Reviewed by Sep 30, 2020| Updated on
What is a Non-Participating Policy?
A non-participating policy does not share the surplus earnings, and therefore does not receive a dividend payment. That is profits are not invested in non-participating programs, so no distributions are paid out to policyholders. This form of policy is often referred to as a charity or non-par policy. In the case of a non-participating policy, the policyholder is not paid a bonus or dividend.
What is the Payment Guarantee of a Non-Participating Policy?
In non-participating policies, there are no payments because the profits are not shared. The rates are far less than active plans. For example, a term insurance policy or fixed life insurance policy is a policy which is not involved in returning cash value.
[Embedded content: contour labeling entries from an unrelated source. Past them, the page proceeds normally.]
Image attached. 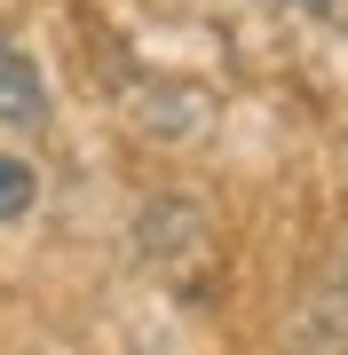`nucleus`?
<instances>
[{
    "label": "nucleus",
    "instance_id": "f257e3e1",
    "mask_svg": "<svg viewBox=\"0 0 348 355\" xmlns=\"http://www.w3.org/2000/svg\"><path fill=\"white\" fill-rule=\"evenodd\" d=\"M198 237H206V214H198V205H182V198L151 205V214L135 221V245H142V261H174V253H190Z\"/></svg>",
    "mask_w": 348,
    "mask_h": 355
},
{
    "label": "nucleus",
    "instance_id": "f03ea898",
    "mask_svg": "<svg viewBox=\"0 0 348 355\" xmlns=\"http://www.w3.org/2000/svg\"><path fill=\"white\" fill-rule=\"evenodd\" d=\"M135 127L182 142V135L206 127V95H198V87H151V95H142V111H135Z\"/></svg>",
    "mask_w": 348,
    "mask_h": 355
},
{
    "label": "nucleus",
    "instance_id": "7ed1b4c3",
    "mask_svg": "<svg viewBox=\"0 0 348 355\" xmlns=\"http://www.w3.org/2000/svg\"><path fill=\"white\" fill-rule=\"evenodd\" d=\"M48 119V87L24 55H0V127H40Z\"/></svg>",
    "mask_w": 348,
    "mask_h": 355
},
{
    "label": "nucleus",
    "instance_id": "20e7f679",
    "mask_svg": "<svg viewBox=\"0 0 348 355\" xmlns=\"http://www.w3.org/2000/svg\"><path fill=\"white\" fill-rule=\"evenodd\" d=\"M32 198H40V174H32L24 158H0V221L32 214Z\"/></svg>",
    "mask_w": 348,
    "mask_h": 355
},
{
    "label": "nucleus",
    "instance_id": "39448f33",
    "mask_svg": "<svg viewBox=\"0 0 348 355\" xmlns=\"http://www.w3.org/2000/svg\"><path fill=\"white\" fill-rule=\"evenodd\" d=\"M301 316H340V331H348V237H340V253H333V268H324V292Z\"/></svg>",
    "mask_w": 348,
    "mask_h": 355
},
{
    "label": "nucleus",
    "instance_id": "423d86ee",
    "mask_svg": "<svg viewBox=\"0 0 348 355\" xmlns=\"http://www.w3.org/2000/svg\"><path fill=\"white\" fill-rule=\"evenodd\" d=\"M293 8H324V0H293Z\"/></svg>",
    "mask_w": 348,
    "mask_h": 355
},
{
    "label": "nucleus",
    "instance_id": "0eeeda50",
    "mask_svg": "<svg viewBox=\"0 0 348 355\" xmlns=\"http://www.w3.org/2000/svg\"><path fill=\"white\" fill-rule=\"evenodd\" d=\"M0 55H8V40H0Z\"/></svg>",
    "mask_w": 348,
    "mask_h": 355
}]
</instances>
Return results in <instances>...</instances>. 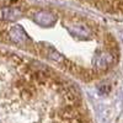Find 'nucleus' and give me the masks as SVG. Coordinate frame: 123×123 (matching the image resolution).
Instances as JSON below:
<instances>
[{
	"mask_svg": "<svg viewBox=\"0 0 123 123\" xmlns=\"http://www.w3.org/2000/svg\"><path fill=\"white\" fill-rule=\"evenodd\" d=\"M9 36H10V38H11L14 42H16V43H21L22 41H25L26 39V33L22 31V28L21 27H18V26H15L11 31H10V33H9Z\"/></svg>",
	"mask_w": 123,
	"mask_h": 123,
	"instance_id": "nucleus-2",
	"label": "nucleus"
},
{
	"mask_svg": "<svg viewBox=\"0 0 123 123\" xmlns=\"http://www.w3.org/2000/svg\"><path fill=\"white\" fill-rule=\"evenodd\" d=\"M21 11L16 7H3L0 9V20L4 21H14L17 17H20Z\"/></svg>",
	"mask_w": 123,
	"mask_h": 123,
	"instance_id": "nucleus-1",
	"label": "nucleus"
}]
</instances>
How is a Participating Policy Different from a Non-Participating Policy?
Typically, participating policies are life insurance contracts, such as the participating policy for a whole life. The dividend the policyholder receives may be used in various ways. First, the policyholder may apply the dividend proceeds to the premium payment provided by the insurance policy. Additionally, the dividend can be held as a deposit with the insurer to produce interest much like a daily savings account.
Insurance companies are charging premiums which are estimated to cover their costs. Usually, non-participating premiums are lower than participating policy premiums. Insurance companies, based on conservative projections, charge higher premiums on participating policies to return the excess.
Policy participation can, in the long term cost less than non-participating policies. The dividend will typically rise with cash-value policies as the cash value of the policy increases.
From the policyholder’s perspective, life-long policies are essentially risk-free, because the insurance company carries all risk – although the insurance company shifts some risk to the policyholder with participating life-long policies.